Objectives:  To measure the prevalence of respiratory symptoms and atopic disease in Aboriginal and Torres Strait Islander (indigenous) and non-indigenous children in the Australian Capital Territory (ACT).

Methods:  A two-stage questionnaire survey of children in the ACT with stage two completed for children identified by parents as having respiratory symptoms or asthma in the first stage cross-sectional survey. Participants in the study were: (i) all new entrant primary schoolchildren aged 4−6 years in 1999, 2000 and 2001, 217 being indigenous children and 10 604 being non-indigenous children (80% of eligible); and (ii) Year 1−6 primary schoolchildren in 2000, with 216 being indigenous children and 14 202 being non-indigenous children (52% of eligible). Respiratory symptoms (including recent wheeze and parent-reported asthma) and other factors were measured by parental questionnaire.

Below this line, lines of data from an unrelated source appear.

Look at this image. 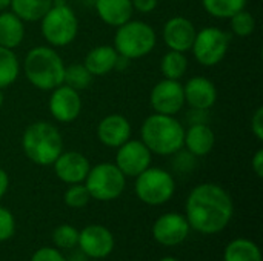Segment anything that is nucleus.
<instances>
[{
    "label": "nucleus",
    "mask_w": 263,
    "mask_h": 261,
    "mask_svg": "<svg viewBox=\"0 0 263 261\" xmlns=\"http://www.w3.org/2000/svg\"><path fill=\"white\" fill-rule=\"evenodd\" d=\"M142 142L157 155H173L183 148L185 129L174 115L151 114L142 125Z\"/></svg>",
    "instance_id": "2"
},
{
    "label": "nucleus",
    "mask_w": 263,
    "mask_h": 261,
    "mask_svg": "<svg viewBox=\"0 0 263 261\" xmlns=\"http://www.w3.org/2000/svg\"><path fill=\"white\" fill-rule=\"evenodd\" d=\"M186 69H188V58L185 52L170 49L160 60V71L165 75V78L180 80L186 74Z\"/></svg>",
    "instance_id": "25"
},
{
    "label": "nucleus",
    "mask_w": 263,
    "mask_h": 261,
    "mask_svg": "<svg viewBox=\"0 0 263 261\" xmlns=\"http://www.w3.org/2000/svg\"><path fill=\"white\" fill-rule=\"evenodd\" d=\"M92 77L94 75L85 68L83 63H72L69 66H65L63 83L80 92L92 83Z\"/></svg>",
    "instance_id": "28"
},
{
    "label": "nucleus",
    "mask_w": 263,
    "mask_h": 261,
    "mask_svg": "<svg viewBox=\"0 0 263 261\" xmlns=\"http://www.w3.org/2000/svg\"><path fill=\"white\" fill-rule=\"evenodd\" d=\"M251 132L257 140H263V108L259 106L251 117Z\"/></svg>",
    "instance_id": "34"
},
{
    "label": "nucleus",
    "mask_w": 263,
    "mask_h": 261,
    "mask_svg": "<svg viewBox=\"0 0 263 261\" xmlns=\"http://www.w3.org/2000/svg\"><path fill=\"white\" fill-rule=\"evenodd\" d=\"M159 261H179L177 258H174V257H163V258H160Z\"/></svg>",
    "instance_id": "39"
},
{
    "label": "nucleus",
    "mask_w": 263,
    "mask_h": 261,
    "mask_svg": "<svg viewBox=\"0 0 263 261\" xmlns=\"http://www.w3.org/2000/svg\"><path fill=\"white\" fill-rule=\"evenodd\" d=\"M126 177L114 163H100L89 169L85 186L91 198L99 202H111L122 195Z\"/></svg>",
    "instance_id": "8"
},
{
    "label": "nucleus",
    "mask_w": 263,
    "mask_h": 261,
    "mask_svg": "<svg viewBox=\"0 0 263 261\" xmlns=\"http://www.w3.org/2000/svg\"><path fill=\"white\" fill-rule=\"evenodd\" d=\"M223 261H262V254L254 242L237 238L227 246Z\"/></svg>",
    "instance_id": "24"
},
{
    "label": "nucleus",
    "mask_w": 263,
    "mask_h": 261,
    "mask_svg": "<svg viewBox=\"0 0 263 261\" xmlns=\"http://www.w3.org/2000/svg\"><path fill=\"white\" fill-rule=\"evenodd\" d=\"M25 38L23 20L18 18L12 11L0 12V46L15 49Z\"/></svg>",
    "instance_id": "22"
},
{
    "label": "nucleus",
    "mask_w": 263,
    "mask_h": 261,
    "mask_svg": "<svg viewBox=\"0 0 263 261\" xmlns=\"http://www.w3.org/2000/svg\"><path fill=\"white\" fill-rule=\"evenodd\" d=\"M131 137V123L125 115L111 114L97 125V138L102 145L117 149Z\"/></svg>",
    "instance_id": "18"
},
{
    "label": "nucleus",
    "mask_w": 263,
    "mask_h": 261,
    "mask_svg": "<svg viewBox=\"0 0 263 261\" xmlns=\"http://www.w3.org/2000/svg\"><path fill=\"white\" fill-rule=\"evenodd\" d=\"M48 108L54 120H57L59 123H71L80 115L82 97L79 91L63 83L52 89Z\"/></svg>",
    "instance_id": "12"
},
{
    "label": "nucleus",
    "mask_w": 263,
    "mask_h": 261,
    "mask_svg": "<svg viewBox=\"0 0 263 261\" xmlns=\"http://www.w3.org/2000/svg\"><path fill=\"white\" fill-rule=\"evenodd\" d=\"M151 151L142 140H128L117 148L116 166L125 177H137L151 166Z\"/></svg>",
    "instance_id": "10"
},
{
    "label": "nucleus",
    "mask_w": 263,
    "mask_h": 261,
    "mask_svg": "<svg viewBox=\"0 0 263 261\" xmlns=\"http://www.w3.org/2000/svg\"><path fill=\"white\" fill-rule=\"evenodd\" d=\"M15 232V220L14 215L6 209L0 206V243L9 240Z\"/></svg>",
    "instance_id": "32"
},
{
    "label": "nucleus",
    "mask_w": 263,
    "mask_h": 261,
    "mask_svg": "<svg viewBox=\"0 0 263 261\" xmlns=\"http://www.w3.org/2000/svg\"><path fill=\"white\" fill-rule=\"evenodd\" d=\"M94 6L99 18L109 26H120L129 22L134 12L131 0H96Z\"/></svg>",
    "instance_id": "21"
},
{
    "label": "nucleus",
    "mask_w": 263,
    "mask_h": 261,
    "mask_svg": "<svg viewBox=\"0 0 263 261\" xmlns=\"http://www.w3.org/2000/svg\"><path fill=\"white\" fill-rule=\"evenodd\" d=\"M157 43V35L153 26L142 20H129L117 26L114 35V48L120 57L126 60L142 58L148 55Z\"/></svg>",
    "instance_id": "5"
},
{
    "label": "nucleus",
    "mask_w": 263,
    "mask_h": 261,
    "mask_svg": "<svg viewBox=\"0 0 263 261\" xmlns=\"http://www.w3.org/2000/svg\"><path fill=\"white\" fill-rule=\"evenodd\" d=\"M216 145V135L214 131L205 123L197 122L193 123L183 135V146H186L188 152L196 157H205L208 155Z\"/></svg>",
    "instance_id": "19"
},
{
    "label": "nucleus",
    "mask_w": 263,
    "mask_h": 261,
    "mask_svg": "<svg viewBox=\"0 0 263 261\" xmlns=\"http://www.w3.org/2000/svg\"><path fill=\"white\" fill-rule=\"evenodd\" d=\"M205 11L216 18H230L245 9L247 0H202Z\"/></svg>",
    "instance_id": "27"
},
{
    "label": "nucleus",
    "mask_w": 263,
    "mask_h": 261,
    "mask_svg": "<svg viewBox=\"0 0 263 261\" xmlns=\"http://www.w3.org/2000/svg\"><path fill=\"white\" fill-rule=\"evenodd\" d=\"M251 166H253V171L256 172V175L259 178L263 177V149H257V152L254 154L253 160H251Z\"/></svg>",
    "instance_id": "36"
},
{
    "label": "nucleus",
    "mask_w": 263,
    "mask_h": 261,
    "mask_svg": "<svg viewBox=\"0 0 263 261\" xmlns=\"http://www.w3.org/2000/svg\"><path fill=\"white\" fill-rule=\"evenodd\" d=\"M231 31L239 37H248L256 31V20L251 12L242 9L233 17H230Z\"/></svg>",
    "instance_id": "29"
},
{
    "label": "nucleus",
    "mask_w": 263,
    "mask_h": 261,
    "mask_svg": "<svg viewBox=\"0 0 263 261\" xmlns=\"http://www.w3.org/2000/svg\"><path fill=\"white\" fill-rule=\"evenodd\" d=\"M82 254L91 258H106L114 249V237L109 229L100 225H91L79 232V243Z\"/></svg>",
    "instance_id": "14"
},
{
    "label": "nucleus",
    "mask_w": 263,
    "mask_h": 261,
    "mask_svg": "<svg viewBox=\"0 0 263 261\" xmlns=\"http://www.w3.org/2000/svg\"><path fill=\"white\" fill-rule=\"evenodd\" d=\"M190 234V223L185 215L170 212L159 217L153 226V237L163 246H177L186 240Z\"/></svg>",
    "instance_id": "13"
},
{
    "label": "nucleus",
    "mask_w": 263,
    "mask_h": 261,
    "mask_svg": "<svg viewBox=\"0 0 263 261\" xmlns=\"http://www.w3.org/2000/svg\"><path fill=\"white\" fill-rule=\"evenodd\" d=\"M54 5V0H11V11L23 22H39Z\"/></svg>",
    "instance_id": "23"
},
{
    "label": "nucleus",
    "mask_w": 263,
    "mask_h": 261,
    "mask_svg": "<svg viewBox=\"0 0 263 261\" xmlns=\"http://www.w3.org/2000/svg\"><path fill=\"white\" fill-rule=\"evenodd\" d=\"M136 195L140 202L151 206H160L171 200L176 191V182L170 172L160 168H148L136 177Z\"/></svg>",
    "instance_id": "7"
},
{
    "label": "nucleus",
    "mask_w": 263,
    "mask_h": 261,
    "mask_svg": "<svg viewBox=\"0 0 263 261\" xmlns=\"http://www.w3.org/2000/svg\"><path fill=\"white\" fill-rule=\"evenodd\" d=\"M52 165H54L55 175L63 183H68V185L85 182L91 169L89 160L83 154L76 152V151H66V152L62 151V154L55 158Z\"/></svg>",
    "instance_id": "16"
},
{
    "label": "nucleus",
    "mask_w": 263,
    "mask_h": 261,
    "mask_svg": "<svg viewBox=\"0 0 263 261\" xmlns=\"http://www.w3.org/2000/svg\"><path fill=\"white\" fill-rule=\"evenodd\" d=\"M11 5V0H0V12L2 11H6Z\"/></svg>",
    "instance_id": "38"
},
{
    "label": "nucleus",
    "mask_w": 263,
    "mask_h": 261,
    "mask_svg": "<svg viewBox=\"0 0 263 261\" xmlns=\"http://www.w3.org/2000/svg\"><path fill=\"white\" fill-rule=\"evenodd\" d=\"M131 3L134 11H139L140 14H149L157 8L159 0H131Z\"/></svg>",
    "instance_id": "35"
},
{
    "label": "nucleus",
    "mask_w": 263,
    "mask_h": 261,
    "mask_svg": "<svg viewBox=\"0 0 263 261\" xmlns=\"http://www.w3.org/2000/svg\"><path fill=\"white\" fill-rule=\"evenodd\" d=\"M8 186H9L8 174H6V171H5V169H2V168H0V198L6 194Z\"/></svg>",
    "instance_id": "37"
},
{
    "label": "nucleus",
    "mask_w": 263,
    "mask_h": 261,
    "mask_svg": "<svg viewBox=\"0 0 263 261\" xmlns=\"http://www.w3.org/2000/svg\"><path fill=\"white\" fill-rule=\"evenodd\" d=\"M2 105H3V94H2V89H0V108H2Z\"/></svg>",
    "instance_id": "40"
},
{
    "label": "nucleus",
    "mask_w": 263,
    "mask_h": 261,
    "mask_svg": "<svg viewBox=\"0 0 263 261\" xmlns=\"http://www.w3.org/2000/svg\"><path fill=\"white\" fill-rule=\"evenodd\" d=\"M20 72L17 54L12 49L0 46V89L11 86Z\"/></svg>",
    "instance_id": "26"
},
{
    "label": "nucleus",
    "mask_w": 263,
    "mask_h": 261,
    "mask_svg": "<svg viewBox=\"0 0 263 261\" xmlns=\"http://www.w3.org/2000/svg\"><path fill=\"white\" fill-rule=\"evenodd\" d=\"M149 103L157 114L176 115L185 105L183 85L179 80H160L151 91Z\"/></svg>",
    "instance_id": "11"
},
{
    "label": "nucleus",
    "mask_w": 263,
    "mask_h": 261,
    "mask_svg": "<svg viewBox=\"0 0 263 261\" xmlns=\"http://www.w3.org/2000/svg\"><path fill=\"white\" fill-rule=\"evenodd\" d=\"M197 31L194 23L182 15L170 18L163 25V31H162L166 46L171 51H179V52H186L191 49Z\"/></svg>",
    "instance_id": "15"
},
{
    "label": "nucleus",
    "mask_w": 263,
    "mask_h": 261,
    "mask_svg": "<svg viewBox=\"0 0 263 261\" xmlns=\"http://www.w3.org/2000/svg\"><path fill=\"white\" fill-rule=\"evenodd\" d=\"M54 245L62 249H72L79 243V231L71 225H60L52 232Z\"/></svg>",
    "instance_id": "30"
},
{
    "label": "nucleus",
    "mask_w": 263,
    "mask_h": 261,
    "mask_svg": "<svg viewBox=\"0 0 263 261\" xmlns=\"http://www.w3.org/2000/svg\"><path fill=\"white\" fill-rule=\"evenodd\" d=\"M119 54L114 46L111 45H99L92 48L83 60L85 68L92 74V75H106L112 69L117 68L119 65Z\"/></svg>",
    "instance_id": "20"
},
{
    "label": "nucleus",
    "mask_w": 263,
    "mask_h": 261,
    "mask_svg": "<svg viewBox=\"0 0 263 261\" xmlns=\"http://www.w3.org/2000/svg\"><path fill=\"white\" fill-rule=\"evenodd\" d=\"M185 212L191 229L213 235L222 232L230 225L234 205L230 194L222 186L202 183L190 192Z\"/></svg>",
    "instance_id": "1"
},
{
    "label": "nucleus",
    "mask_w": 263,
    "mask_h": 261,
    "mask_svg": "<svg viewBox=\"0 0 263 261\" xmlns=\"http://www.w3.org/2000/svg\"><path fill=\"white\" fill-rule=\"evenodd\" d=\"M22 149L32 163L49 166L62 154L63 138L52 123L35 122L25 129L22 135Z\"/></svg>",
    "instance_id": "4"
},
{
    "label": "nucleus",
    "mask_w": 263,
    "mask_h": 261,
    "mask_svg": "<svg viewBox=\"0 0 263 261\" xmlns=\"http://www.w3.org/2000/svg\"><path fill=\"white\" fill-rule=\"evenodd\" d=\"M185 103L196 111H208L217 100L216 85L206 77H193L183 85Z\"/></svg>",
    "instance_id": "17"
},
{
    "label": "nucleus",
    "mask_w": 263,
    "mask_h": 261,
    "mask_svg": "<svg viewBox=\"0 0 263 261\" xmlns=\"http://www.w3.org/2000/svg\"><path fill=\"white\" fill-rule=\"evenodd\" d=\"M79 34V18L72 8L62 2H54L42 17V35L52 48L71 45Z\"/></svg>",
    "instance_id": "6"
},
{
    "label": "nucleus",
    "mask_w": 263,
    "mask_h": 261,
    "mask_svg": "<svg viewBox=\"0 0 263 261\" xmlns=\"http://www.w3.org/2000/svg\"><path fill=\"white\" fill-rule=\"evenodd\" d=\"M63 200H65L66 206L74 208V209H80V208H85L88 205V202L91 200V195H89L85 185L76 183V185H71L66 189Z\"/></svg>",
    "instance_id": "31"
},
{
    "label": "nucleus",
    "mask_w": 263,
    "mask_h": 261,
    "mask_svg": "<svg viewBox=\"0 0 263 261\" xmlns=\"http://www.w3.org/2000/svg\"><path fill=\"white\" fill-rule=\"evenodd\" d=\"M230 34L223 29L208 26L196 34L191 51L197 63L202 66H216L225 58L230 48Z\"/></svg>",
    "instance_id": "9"
},
{
    "label": "nucleus",
    "mask_w": 263,
    "mask_h": 261,
    "mask_svg": "<svg viewBox=\"0 0 263 261\" xmlns=\"http://www.w3.org/2000/svg\"><path fill=\"white\" fill-rule=\"evenodd\" d=\"M31 261H66L65 257L54 248H42L32 254Z\"/></svg>",
    "instance_id": "33"
},
{
    "label": "nucleus",
    "mask_w": 263,
    "mask_h": 261,
    "mask_svg": "<svg viewBox=\"0 0 263 261\" xmlns=\"http://www.w3.org/2000/svg\"><path fill=\"white\" fill-rule=\"evenodd\" d=\"M23 71L28 82L42 91H52L63 85L65 63L51 46L32 48L23 62Z\"/></svg>",
    "instance_id": "3"
}]
</instances>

Results:  Indigenous kindergarten children had more recent wheeze (21%, odds ratio (OR) 1.4 95% confidence interval (CI) 1.0−2.0)) and parent-reported asthma (24%, OR 1.8 95% CI 1.3−2.5) than non-indigenous children (both 15%). However, indigenous children had less eczema (25%, OR 0.7 95% CI 0.5−0.9) and hayfever (14%, OR 0.7 95% CI 0.5−1.0) than non-indigenous children (32% and 19%, respectively). Among children with respiratory symptoms, the symptom severity did not differ between groups, but indigenous children were exposed to more environmental tobacco smoke (ETS) (63%, OR 3.5 95% CI 2.1−5.9) than non-indigenous children (32%).

Conclusions:  Indigenous children in the ACT have more respiratory morbidity but less of the atopic diseases of hayfever and eczema than non-indigenous children. Whether the respiratory morbidity represents ‘asthma’ or results from increased ETS exposure is unclear and needs to be further explored.